In announcing it will consider Monday whether partisan gerrymandering is constitutional, the Supreme Court has refocused attention on a 205-year-old practice with a Massachusetts backstory.
The birth of gerrymandering goes all the way back to 1812, when Massachusetts Governor Elbridge Gerry, a Marblehead native who was daunted by the rise of the opposing Federalist party, signed a now-infamous bill allowing his Democratic-Republican party to redraw state Senate districts to its advantage.
Local newspapers gleefully declared the practice dead just one year after Gerry signed the bill into law after his party’s attempt to edge out the opposition failed miserably. But the practice, of course, did not die, and has continued to be used across the nation, to the consternation of many.

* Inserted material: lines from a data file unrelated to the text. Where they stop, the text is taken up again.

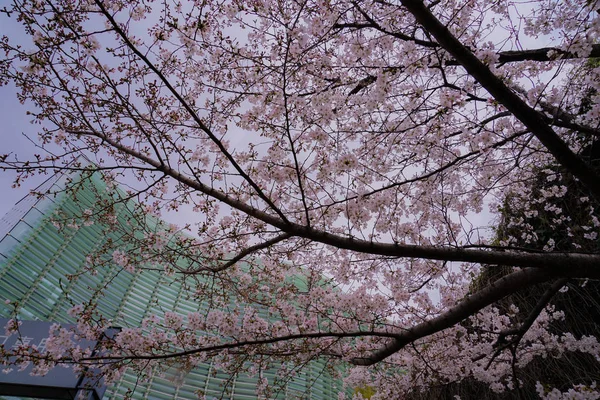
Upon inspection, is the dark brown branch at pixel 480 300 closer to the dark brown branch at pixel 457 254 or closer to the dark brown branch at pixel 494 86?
the dark brown branch at pixel 457 254

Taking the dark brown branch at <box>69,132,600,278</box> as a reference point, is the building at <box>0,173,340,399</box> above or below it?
above

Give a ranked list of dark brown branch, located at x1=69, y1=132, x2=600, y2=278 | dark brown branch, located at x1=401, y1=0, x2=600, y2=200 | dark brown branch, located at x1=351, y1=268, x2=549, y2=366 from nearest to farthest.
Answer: dark brown branch, located at x1=401, y1=0, x2=600, y2=200, dark brown branch, located at x1=69, y1=132, x2=600, y2=278, dark brown branch, located at x1=351, y1=268, x2=549, y2=366

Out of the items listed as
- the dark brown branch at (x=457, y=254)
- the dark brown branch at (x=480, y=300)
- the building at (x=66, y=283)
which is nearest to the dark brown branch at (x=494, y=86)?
the dark brown branch at (x=457, y=254)

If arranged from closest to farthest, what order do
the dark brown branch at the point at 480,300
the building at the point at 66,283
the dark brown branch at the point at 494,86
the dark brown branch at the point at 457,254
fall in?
the dark brown branch at the point at 494,86
the dark brown branch at the point at 457,254
the dark brown branch at the point at 480,300
the building at the point at 66,283

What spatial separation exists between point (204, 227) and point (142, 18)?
245cm

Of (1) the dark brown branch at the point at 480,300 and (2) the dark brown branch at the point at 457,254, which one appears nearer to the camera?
(2) the dark brown branch at the point at 457,254

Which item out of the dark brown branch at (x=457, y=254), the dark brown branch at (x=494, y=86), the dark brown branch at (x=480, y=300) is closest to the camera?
the dark brown branch at (x=494, y=86)

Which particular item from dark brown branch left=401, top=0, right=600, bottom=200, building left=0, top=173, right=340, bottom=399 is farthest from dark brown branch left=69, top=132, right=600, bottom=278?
building left=0, top=173, right=340, bottom=399

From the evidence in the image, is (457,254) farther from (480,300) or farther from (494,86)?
(494,86)

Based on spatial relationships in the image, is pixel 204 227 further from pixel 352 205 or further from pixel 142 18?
pixel 142 18

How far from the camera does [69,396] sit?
407 cm

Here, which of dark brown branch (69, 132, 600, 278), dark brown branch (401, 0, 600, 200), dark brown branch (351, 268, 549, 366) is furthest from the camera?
dark brown branch (351, 268, 549, 366)

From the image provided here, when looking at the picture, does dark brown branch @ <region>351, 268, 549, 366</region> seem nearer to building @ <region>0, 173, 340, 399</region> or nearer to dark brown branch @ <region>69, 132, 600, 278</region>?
dark brown branch @ <region>69, 132, 600, 278</region>

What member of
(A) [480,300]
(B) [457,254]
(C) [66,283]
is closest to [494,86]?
(B) [457,254]
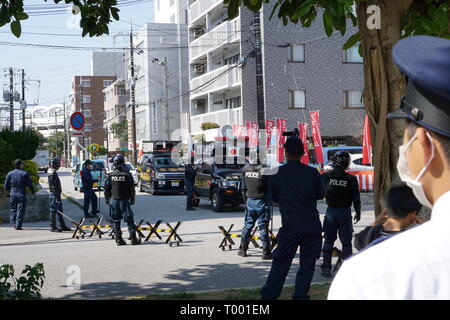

Here’s a look at the man behind the practice.
— Gerry was the son of wealthy Boston merchants and started at Harvard when he was just 14. He was the father of 10 children.
— The term “gerrymander” is a portmanteau referring to a strangely shaped state Senate district that was created in Essex County as a result of the redistricting. The Boston Gazette published a cartoon comparing the shape to a salamander, and the name stuck.
—The term is probably an unfair one — there’s no evidence to support that Gerry authored or even vocally supported the redistricting law, and no one, including members of his own family, was able to clarify his own thoughts on his legacy.
— Although most remember Gerry for his role in redistricting, fewer know that he served as the fifth vice president of the United States, under James Madison, until Gerry’s death in 1814. He also signed the Declaration of Independence, but refused to sign the Constitution because it did not contain a Bill of Rights. He is the only signer of the Declaration to be buried in Washington, D.C.
— Gerry, who had been an influential figure during the Revolutionary War, was previously well-regarded by his peers. John Adams once wrote, “If every Man here was a Gerry, the Liberties of America would be safe against the Gates of Earth and Hell.”